Chang Ruey-Feng, Chen Hong-Hao, Chang Yeun-Chung, Huang Chiun-Sheng, Chen Jeon-Hor, Lo Chung-Ming
Department of Computer Science and Information Engineering, National Taiwan University, Taipei, Taiwan; Graduate Institute of Biomedical Electronics and Bioinformatics, National Taiwan University, Taipei, Taiwan.
Department of Computer Science and Information Engineering, National Taiwan University, Taipei, Taiwan.
Magn Reson Imaging. 2016 Jul;34(6):809-819. doi: 10.1016/j.mri.2016.03.001. Epub 2016 Mar 8.
Recognizing molecular markers is helpful for guiding treatment plans for breast cancer. This study correlated estrogen receptor (ER), human epidermal growth factor receptor 2 (HER2), and triple-negative breast cancer (TNBC) statuses to the degree of heterogeneity on breast dynamic contrast-enhanced magnetic resonance imaging (DCE-MRI).
A total of 102 biopsy-proven cancers from 102 patients between October 2010 and December 2012 were used in this study, including ER (59 positive, 43 negative), HER2 (47 positive, 55 negative), and TNBC (22 TNBC, 80 non-TNBC). At first, the tumor region was segmented by using a region growing method. Then, the region-based features were extracted by the proposed regionalization method to quantify intra-tumoral heterogeneity on breast DCE-MRI. The three-dimensional morphological features (texture features and shape feature) and the pharmacokinetic model were also extracted from the segmented tumor region. After feature extraction, a logistic regression was used to classify ER, HER2, and TNBC statuses respectively. The performances were evaluated by using receiver operating characteristic (ROC) curve analysis.
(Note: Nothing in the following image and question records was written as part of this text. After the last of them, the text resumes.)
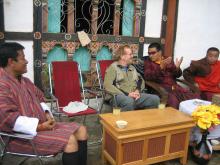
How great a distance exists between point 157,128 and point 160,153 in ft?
0.98

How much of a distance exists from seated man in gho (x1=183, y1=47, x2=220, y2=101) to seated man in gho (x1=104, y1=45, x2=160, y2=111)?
1106 millimetres

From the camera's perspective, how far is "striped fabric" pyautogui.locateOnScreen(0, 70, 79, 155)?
2.12 metres

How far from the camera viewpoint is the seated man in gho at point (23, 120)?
214 cm

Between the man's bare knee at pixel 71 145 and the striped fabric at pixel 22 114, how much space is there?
0.09ft

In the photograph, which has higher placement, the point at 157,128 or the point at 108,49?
the point at 108,49

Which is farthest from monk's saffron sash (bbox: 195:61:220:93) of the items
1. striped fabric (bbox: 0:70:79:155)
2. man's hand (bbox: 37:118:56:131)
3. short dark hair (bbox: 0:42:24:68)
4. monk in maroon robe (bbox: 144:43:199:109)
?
short dark hair (bbox: 0:42:24:68)

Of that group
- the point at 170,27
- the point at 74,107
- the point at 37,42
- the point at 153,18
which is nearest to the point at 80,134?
the point at 74,107

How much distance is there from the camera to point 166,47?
4.77 m

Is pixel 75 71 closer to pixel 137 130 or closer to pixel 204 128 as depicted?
pixel 137 130

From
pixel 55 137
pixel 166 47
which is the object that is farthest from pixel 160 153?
pixel 166 47

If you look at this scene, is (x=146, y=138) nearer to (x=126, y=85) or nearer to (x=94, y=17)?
(x=126, y=85)

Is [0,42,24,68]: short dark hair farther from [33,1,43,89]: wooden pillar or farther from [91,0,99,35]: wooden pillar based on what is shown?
[91,0,99,35]: wooden pillar

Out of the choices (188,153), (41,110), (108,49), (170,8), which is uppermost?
(170,8)

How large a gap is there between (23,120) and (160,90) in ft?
7.16
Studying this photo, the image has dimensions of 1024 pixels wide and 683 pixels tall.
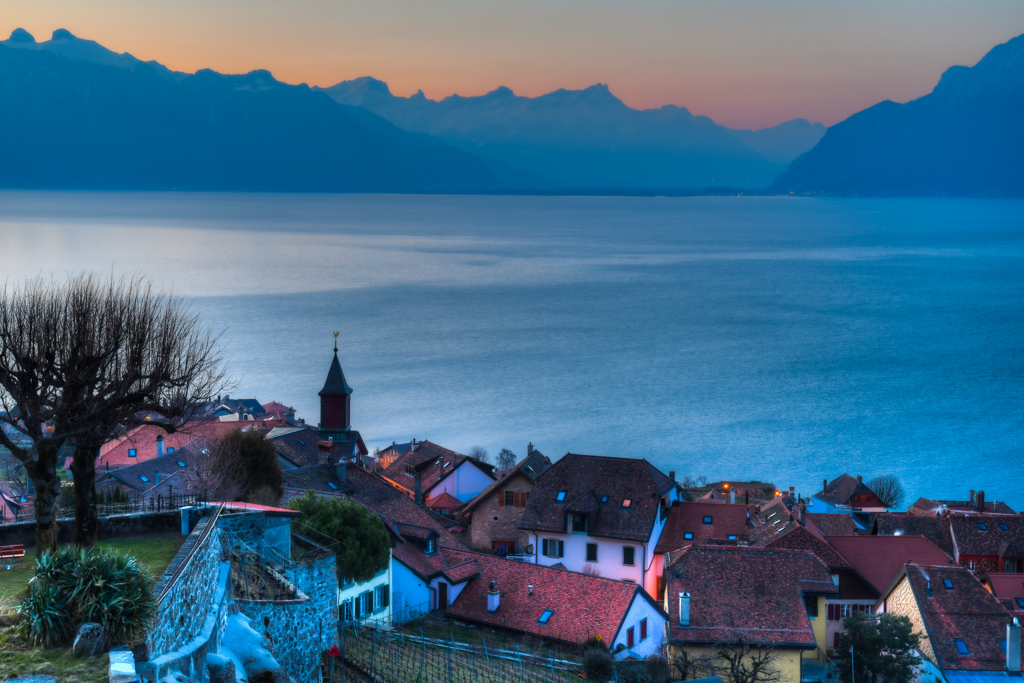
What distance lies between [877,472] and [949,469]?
6717 millimetres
The proposed region-based features achieved the accuracy of 73.53%, 82.35%, and 77.45% for ER, HER2, and TNBC classifications. The corresponding area under the ROC curves (Az) achieves 0.7320, 0.8458, and 0.8328 that were better than those of texture features, shape features, and Tofts pharmacokinetic model.
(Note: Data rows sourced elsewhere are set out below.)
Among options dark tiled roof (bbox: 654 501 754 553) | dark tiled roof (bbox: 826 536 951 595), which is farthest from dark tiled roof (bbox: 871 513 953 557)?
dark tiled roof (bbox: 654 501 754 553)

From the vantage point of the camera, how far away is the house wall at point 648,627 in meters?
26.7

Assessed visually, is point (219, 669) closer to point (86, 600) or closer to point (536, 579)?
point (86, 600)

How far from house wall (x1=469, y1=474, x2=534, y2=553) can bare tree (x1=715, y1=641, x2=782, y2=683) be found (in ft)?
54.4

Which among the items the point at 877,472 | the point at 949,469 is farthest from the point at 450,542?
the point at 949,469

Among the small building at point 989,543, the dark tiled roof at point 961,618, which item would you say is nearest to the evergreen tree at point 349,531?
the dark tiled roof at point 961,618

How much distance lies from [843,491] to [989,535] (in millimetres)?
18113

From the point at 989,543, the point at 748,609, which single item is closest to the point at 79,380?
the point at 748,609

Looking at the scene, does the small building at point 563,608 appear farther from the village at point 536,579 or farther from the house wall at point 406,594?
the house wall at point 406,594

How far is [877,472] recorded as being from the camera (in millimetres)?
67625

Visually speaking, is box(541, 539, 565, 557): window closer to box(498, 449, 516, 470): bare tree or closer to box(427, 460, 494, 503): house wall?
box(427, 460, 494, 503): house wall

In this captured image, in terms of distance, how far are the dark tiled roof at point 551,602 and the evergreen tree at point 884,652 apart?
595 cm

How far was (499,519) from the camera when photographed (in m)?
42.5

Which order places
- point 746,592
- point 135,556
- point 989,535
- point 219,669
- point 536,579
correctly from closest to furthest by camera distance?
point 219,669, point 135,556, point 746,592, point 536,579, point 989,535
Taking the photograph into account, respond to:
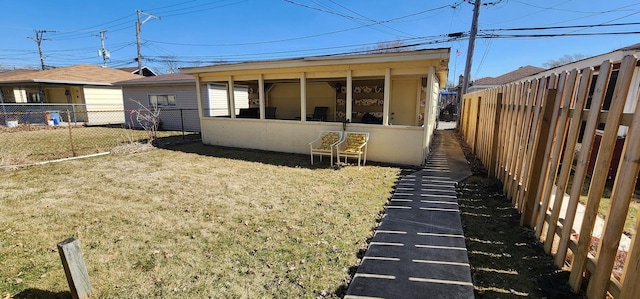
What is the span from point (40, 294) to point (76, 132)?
15.0 metres

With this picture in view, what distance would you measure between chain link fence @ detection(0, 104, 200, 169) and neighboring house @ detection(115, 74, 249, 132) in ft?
0.18

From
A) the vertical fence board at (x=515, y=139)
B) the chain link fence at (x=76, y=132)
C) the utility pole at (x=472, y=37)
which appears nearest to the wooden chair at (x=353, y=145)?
the vertical fence board at (x=515, y=139)

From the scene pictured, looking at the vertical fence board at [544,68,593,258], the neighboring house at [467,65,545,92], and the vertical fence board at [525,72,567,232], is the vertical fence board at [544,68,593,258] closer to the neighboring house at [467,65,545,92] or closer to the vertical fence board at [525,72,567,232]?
the vertical fence board at [525,72,567,232]

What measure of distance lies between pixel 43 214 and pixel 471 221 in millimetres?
6069

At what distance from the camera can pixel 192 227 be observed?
3.64 m

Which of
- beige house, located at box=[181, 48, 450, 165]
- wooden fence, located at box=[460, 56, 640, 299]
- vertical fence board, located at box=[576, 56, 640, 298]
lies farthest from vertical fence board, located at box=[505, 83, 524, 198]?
vertical fence board, located at box=[576, 56, 640, 298]

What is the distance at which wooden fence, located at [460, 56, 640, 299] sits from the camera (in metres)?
1.84

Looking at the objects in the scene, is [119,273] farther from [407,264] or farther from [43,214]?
[407,264]

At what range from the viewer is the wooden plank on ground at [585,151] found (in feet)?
7.05

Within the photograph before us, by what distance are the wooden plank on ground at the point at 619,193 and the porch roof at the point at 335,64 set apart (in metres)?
4.27

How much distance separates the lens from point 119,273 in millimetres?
2680

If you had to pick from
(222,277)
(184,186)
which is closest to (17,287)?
(222,277)

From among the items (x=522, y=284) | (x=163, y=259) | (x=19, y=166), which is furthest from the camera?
(x=19, y=166)

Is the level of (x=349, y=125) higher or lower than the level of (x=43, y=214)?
higher
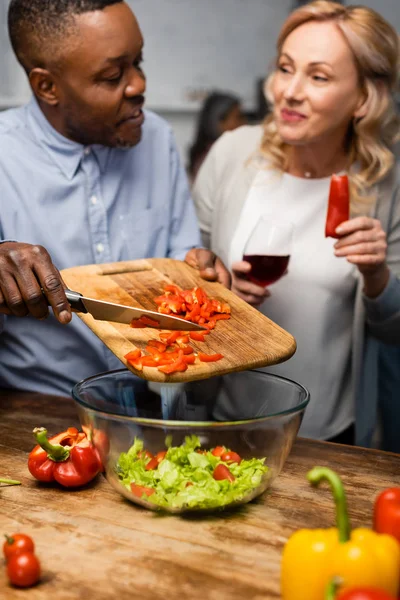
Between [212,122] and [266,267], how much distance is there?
362 centimetres

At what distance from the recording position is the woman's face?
2492 millimetres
The intra-tumoral heterogeneity quantified by the region-based features can be used to reflect the vasculature complexity of different molecular markers and to provide prediction information of cell surface receptors on clinical examination.
识别分子标志物有助于指导乳腺癌的治疗方案。本研究将雌激素受体(ER)、人表皮生长因子受体2(HER2)和三阴性乳腺癌(TNBC)状态与乳腺动态对比增强磁共振成像(DCE-MRI)上的异质性程度相关联。
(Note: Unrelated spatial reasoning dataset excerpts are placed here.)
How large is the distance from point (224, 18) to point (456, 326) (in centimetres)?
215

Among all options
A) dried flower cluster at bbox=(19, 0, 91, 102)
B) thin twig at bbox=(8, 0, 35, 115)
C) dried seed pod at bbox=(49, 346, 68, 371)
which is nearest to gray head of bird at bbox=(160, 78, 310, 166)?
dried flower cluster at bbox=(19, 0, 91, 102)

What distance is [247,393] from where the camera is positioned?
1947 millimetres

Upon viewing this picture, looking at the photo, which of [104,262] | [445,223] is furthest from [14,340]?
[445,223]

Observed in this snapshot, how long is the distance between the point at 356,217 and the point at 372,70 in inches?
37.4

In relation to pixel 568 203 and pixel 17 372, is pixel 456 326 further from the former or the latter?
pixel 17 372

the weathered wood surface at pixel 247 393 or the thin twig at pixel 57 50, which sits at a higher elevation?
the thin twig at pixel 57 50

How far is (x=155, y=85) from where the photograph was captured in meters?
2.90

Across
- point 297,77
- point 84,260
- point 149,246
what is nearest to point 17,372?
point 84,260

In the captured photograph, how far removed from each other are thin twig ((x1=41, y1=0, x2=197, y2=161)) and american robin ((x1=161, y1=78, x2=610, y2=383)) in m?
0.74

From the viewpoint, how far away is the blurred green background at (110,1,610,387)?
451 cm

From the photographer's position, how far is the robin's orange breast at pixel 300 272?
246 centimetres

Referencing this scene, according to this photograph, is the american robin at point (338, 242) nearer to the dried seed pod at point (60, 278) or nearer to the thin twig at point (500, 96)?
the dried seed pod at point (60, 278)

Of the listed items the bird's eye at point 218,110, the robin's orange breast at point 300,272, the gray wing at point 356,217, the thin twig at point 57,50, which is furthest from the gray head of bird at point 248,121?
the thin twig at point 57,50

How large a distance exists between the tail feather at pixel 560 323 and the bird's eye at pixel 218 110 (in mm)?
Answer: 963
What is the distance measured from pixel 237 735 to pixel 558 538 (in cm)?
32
本研究使用了2010年10月至2012年12月期间102例患者的102例经活检证实的癌症,包括ER(59例阳性,43例阴性)、HER2(47例阳性,55例阴性)和TNBC(22例TNBC,80例非TNBC)。首先,采用区域生长法对肿瘤区域进行分割。然后,通过提出的区域化方法提取基于区域的特征,以量化乳腺DCE-MRI上的肿瘤内异质性。还从分割后的肿瘤区域中提取了三维形态特征(纹理特征和形状特征)和药代动力学模型。特征提取后,分别使用逻辑回归对ER、HER2和TNBC状态进行分类。通过使用受试者操作特征(ROC)曲线分析来评估性能。
所提出的基于区域的特征在ER、HER2和TNBC分类中的准确率分别达到73.53%、82.35%和77.45%。ROC曲线下的相应面积(Az)分别为0.7320、0.8458和0.8328,优于纹理特征、形状特征和Tofts药代动力学模型。
基于区域的特征量化的肿瘤内异质性可用于反映不同分子标志物的血管系统复杂性,并在临床检查中提供细胞表面受体的预测信息。